The River Dee passes the north of Braemar. One of its tributaries (Clunie Water), separates the east and west side of the village. The two sides of the village are joined by an impressive bridge which spans Clunie Water from which you can see the river flowing in the gorge below.
The Bridge at Braemar and the Gorge
Just up the road from here and on the banks of Clunie Water, stand the ruins of Kindrochit Castle. It was good to wander around its ruins, which are thought to date back to 1300s. The castle is believed to have been used in the later 1300s as a royal residence. It is a castle that seems to have had a mysterious demise and has lain in ruins for hundreds of years. Numerous legends have circulated about the cause of this, including one which blames the onset of the plague. It is said that following the inhabitants of the castle becoming ill, it was destroyed by cannon fire with the inhabitants of the castle still inside!
The ruins of Kindrochit Castle
Nearby, there is also Braemar Castle, which was constructed in 1628. This is still very much intact and stands impressively by the A93 to the north of the village. This was originally a hunting lodge but went on to have links to the Jacobite Rebellions in the 1700s. The castle grounds are open to the public, but the castle itself remains closed at the time of writing due to ongoing difficulties with COVID safety in such an old building.

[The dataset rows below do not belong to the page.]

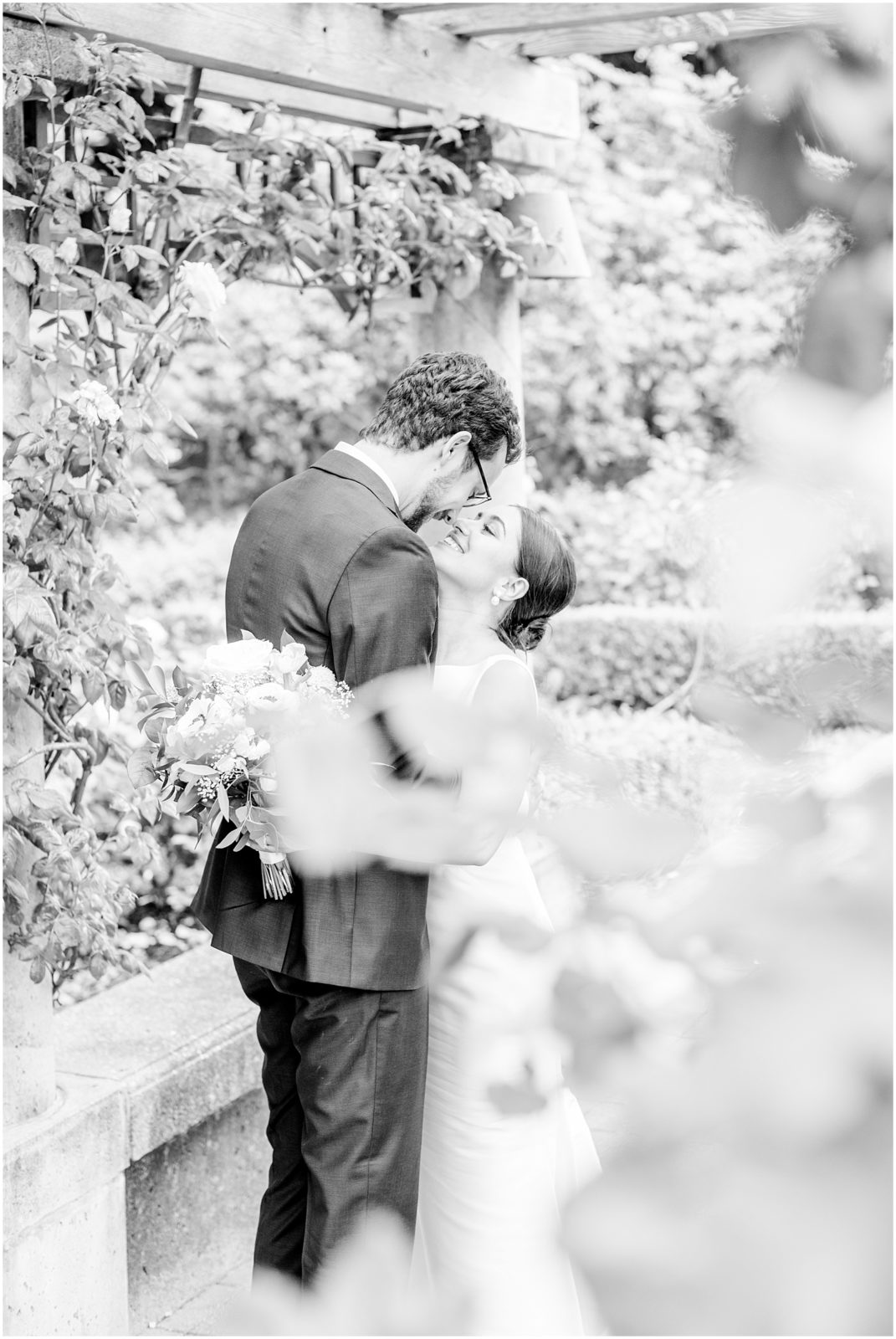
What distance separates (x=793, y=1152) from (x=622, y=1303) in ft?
0.23

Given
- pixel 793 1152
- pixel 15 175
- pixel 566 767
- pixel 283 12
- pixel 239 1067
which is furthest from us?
pixel 239 1067

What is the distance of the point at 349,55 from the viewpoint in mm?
3178

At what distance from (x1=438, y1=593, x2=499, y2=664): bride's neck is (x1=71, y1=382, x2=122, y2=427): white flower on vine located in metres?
0.70

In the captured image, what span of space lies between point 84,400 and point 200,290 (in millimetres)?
339

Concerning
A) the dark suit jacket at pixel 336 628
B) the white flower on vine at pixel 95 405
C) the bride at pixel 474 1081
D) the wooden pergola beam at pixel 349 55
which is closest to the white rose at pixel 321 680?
the dark suit jacket at pixel 336 628

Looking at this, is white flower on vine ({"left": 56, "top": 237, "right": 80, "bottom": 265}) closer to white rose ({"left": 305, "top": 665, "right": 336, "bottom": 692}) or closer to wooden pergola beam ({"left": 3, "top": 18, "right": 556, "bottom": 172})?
wooden pergola beam ({"left": 3, "top": 18, "right": 556, "bottom": 172})

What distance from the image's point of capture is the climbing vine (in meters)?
2.52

Having explored Braemar and shared fond memories, we returned to Sheldon. I took Jerry for a little walk and we set off on the journey back to the site. By now it was lunchtime, so we decided to stop off at Ballater. Ballater is a place we hadn’t previously visited and it proved to be a worthwhile stop. It is largely a victorian village with much to offer. It has a range of accommodation, cafes, restaurants and good shopping. Once again the River Dee runs past the village and it is crossed by Ballater Bridge. The views surrounding this are well worth a look. Our time at the village concluded with a pleasant lunch at a local hostelry. The village was quite busy, during our time there and it is clearly a popular destination on the Royal Deeside tourist route. After lunch, we took a leisurely drive back to the site, enjoying the journey and some fabulous scenery.
Our break ‘Up the east side’ was now drawing to its conclusion. We had been away for almost a month and had had a very enjoyable time (despite the mixed weather) and we had made many memories, which I've enjoyed sharing.

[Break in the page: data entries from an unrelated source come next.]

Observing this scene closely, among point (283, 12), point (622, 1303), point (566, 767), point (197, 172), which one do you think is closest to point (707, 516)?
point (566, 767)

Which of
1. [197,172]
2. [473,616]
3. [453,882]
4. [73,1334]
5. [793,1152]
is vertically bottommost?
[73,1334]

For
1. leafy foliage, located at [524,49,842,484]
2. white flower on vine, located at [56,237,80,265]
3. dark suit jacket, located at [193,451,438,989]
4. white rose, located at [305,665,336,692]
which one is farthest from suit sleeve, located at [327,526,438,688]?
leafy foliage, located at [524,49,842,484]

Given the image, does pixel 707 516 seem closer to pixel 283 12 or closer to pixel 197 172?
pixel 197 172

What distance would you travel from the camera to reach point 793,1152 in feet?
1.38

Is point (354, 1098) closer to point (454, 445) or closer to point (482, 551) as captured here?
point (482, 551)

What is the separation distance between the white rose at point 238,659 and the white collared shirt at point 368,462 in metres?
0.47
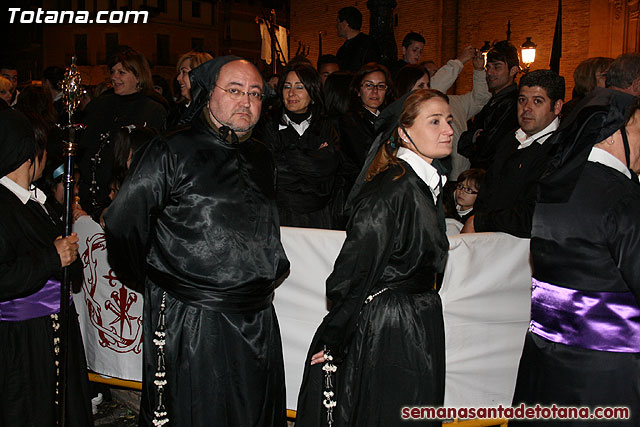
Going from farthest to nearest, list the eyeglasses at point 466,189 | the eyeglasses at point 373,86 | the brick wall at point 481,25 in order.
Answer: the brick wall at point 481,25 → the eyeglasses at point 373,86 → the eyeglasses at point 466,189

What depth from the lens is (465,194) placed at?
6.20m

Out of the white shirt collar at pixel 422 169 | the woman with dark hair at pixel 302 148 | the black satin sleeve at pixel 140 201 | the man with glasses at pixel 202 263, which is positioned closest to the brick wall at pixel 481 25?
the woman with dark hair at pixel 302 148

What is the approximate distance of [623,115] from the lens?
3328 mm

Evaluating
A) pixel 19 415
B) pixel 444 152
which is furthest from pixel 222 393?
pixel 444 152

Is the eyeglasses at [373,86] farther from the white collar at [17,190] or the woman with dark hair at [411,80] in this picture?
the white collar at [17,190]

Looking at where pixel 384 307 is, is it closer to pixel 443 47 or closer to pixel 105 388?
pixel 105 388

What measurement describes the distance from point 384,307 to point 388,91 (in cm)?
344

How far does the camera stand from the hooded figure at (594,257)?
3.22 metres

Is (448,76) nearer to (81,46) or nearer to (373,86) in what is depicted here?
(373,86)

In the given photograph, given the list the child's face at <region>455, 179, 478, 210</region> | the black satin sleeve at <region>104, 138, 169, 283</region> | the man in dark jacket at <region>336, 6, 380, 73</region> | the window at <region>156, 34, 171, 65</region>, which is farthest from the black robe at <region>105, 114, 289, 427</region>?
the window at <region>156, 34, 171, 65</region>

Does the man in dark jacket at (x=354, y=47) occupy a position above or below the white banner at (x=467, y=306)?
above

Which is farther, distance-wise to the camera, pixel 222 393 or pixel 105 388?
pixel 105 388

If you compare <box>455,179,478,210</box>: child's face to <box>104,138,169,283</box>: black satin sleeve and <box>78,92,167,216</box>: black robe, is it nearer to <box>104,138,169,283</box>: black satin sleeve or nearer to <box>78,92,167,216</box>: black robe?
<box>78,92,167,216</box>: black robe

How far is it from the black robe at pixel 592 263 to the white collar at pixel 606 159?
0.04 m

The journey home was long, about 550 miles. This was done in 3 stages, with stops just outside Carlisle (back in England), and once again at Stamford, where we had stopped on our first night of the trip. Despite the length of the journey, it proved enjoyable as we opted for ‘slow travel’ as we are thankfully no longer in a rush to get from place to place. The route took us along some of the main roads which travel north to south (or vice versa), but this was good as we were returning along largely a different route to the one we had travelled north on.

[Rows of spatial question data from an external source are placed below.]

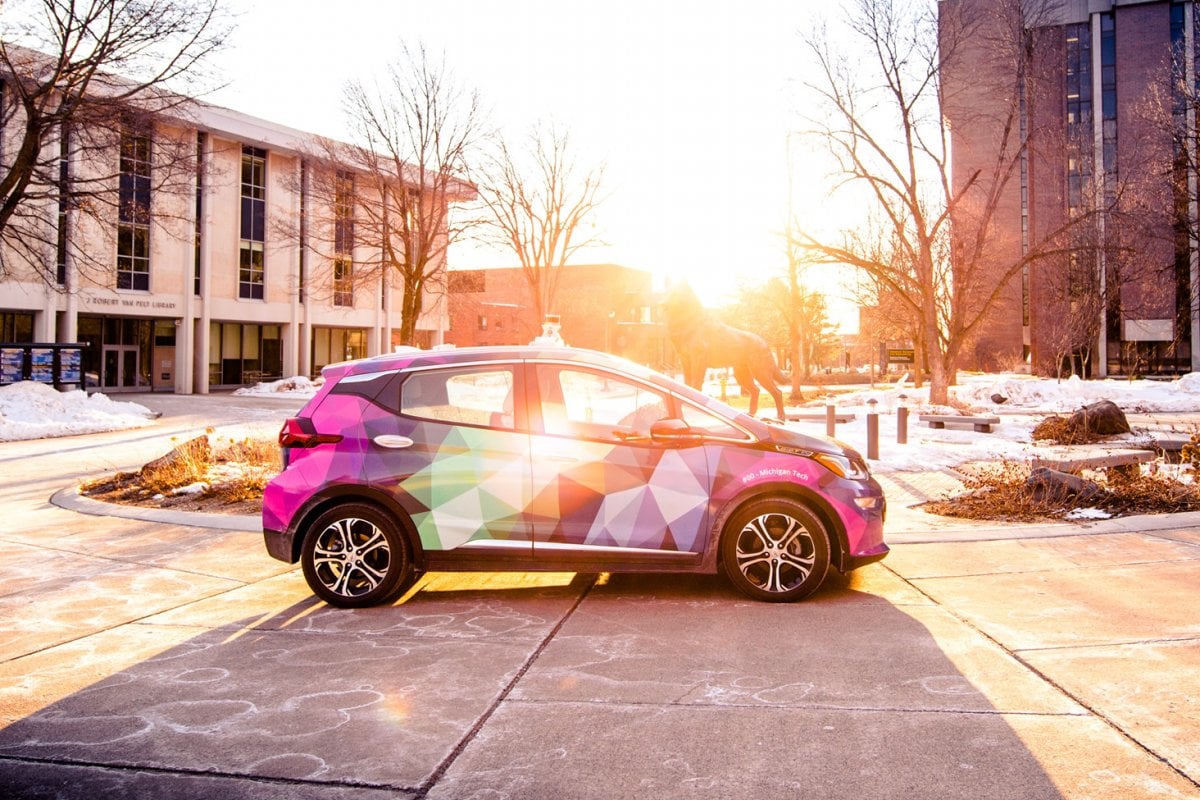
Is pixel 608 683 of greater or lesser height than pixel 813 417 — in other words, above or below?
below

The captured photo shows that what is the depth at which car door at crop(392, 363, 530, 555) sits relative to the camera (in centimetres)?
589

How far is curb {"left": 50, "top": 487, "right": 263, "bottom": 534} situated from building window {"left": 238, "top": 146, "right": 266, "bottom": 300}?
124 feet

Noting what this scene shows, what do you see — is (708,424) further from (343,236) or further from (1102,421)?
(343,236)

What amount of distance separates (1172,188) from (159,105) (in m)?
34.1

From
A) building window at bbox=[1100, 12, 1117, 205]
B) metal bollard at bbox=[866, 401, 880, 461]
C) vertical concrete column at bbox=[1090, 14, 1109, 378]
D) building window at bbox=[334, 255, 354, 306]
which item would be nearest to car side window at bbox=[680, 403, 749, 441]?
metal bollard at bbox=[866, 401, 880, 461]

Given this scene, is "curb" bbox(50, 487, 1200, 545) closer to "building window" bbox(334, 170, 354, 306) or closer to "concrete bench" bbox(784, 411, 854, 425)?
"concrete bench" bbox(784, 411, 854, 425)

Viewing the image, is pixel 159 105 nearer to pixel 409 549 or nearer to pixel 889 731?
pixel 409 549

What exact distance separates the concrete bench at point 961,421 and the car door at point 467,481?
15.9 metres

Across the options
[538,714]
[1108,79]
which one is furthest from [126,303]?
[1108,79]

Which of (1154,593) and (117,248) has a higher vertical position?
(117,248)

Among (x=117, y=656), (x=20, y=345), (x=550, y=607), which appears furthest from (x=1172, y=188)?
(x=20, y=345)

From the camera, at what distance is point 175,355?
4331cm

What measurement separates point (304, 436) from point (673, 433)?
253 cm

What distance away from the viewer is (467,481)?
5.91 metres
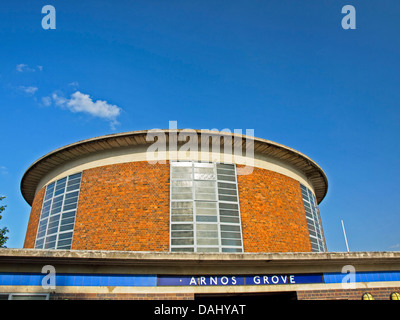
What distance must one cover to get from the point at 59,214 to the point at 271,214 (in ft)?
29.4

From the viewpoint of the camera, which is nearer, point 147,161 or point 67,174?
point 147,161

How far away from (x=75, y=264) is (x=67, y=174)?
25.3 feet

Despite having had such a good time, it was good to be back at our flat, to catch up with family and set about planning for our next trip away in Sheldon.
I hope you’ve enjoyed this series of blogs about our trip ‘Up the East side’ and I look forward to sharing more of our adventures in the coming weeks.
In the meantime, as we start lockdown 2.0 in England, stay safe and thank you for spending a little more stephentime9 with me.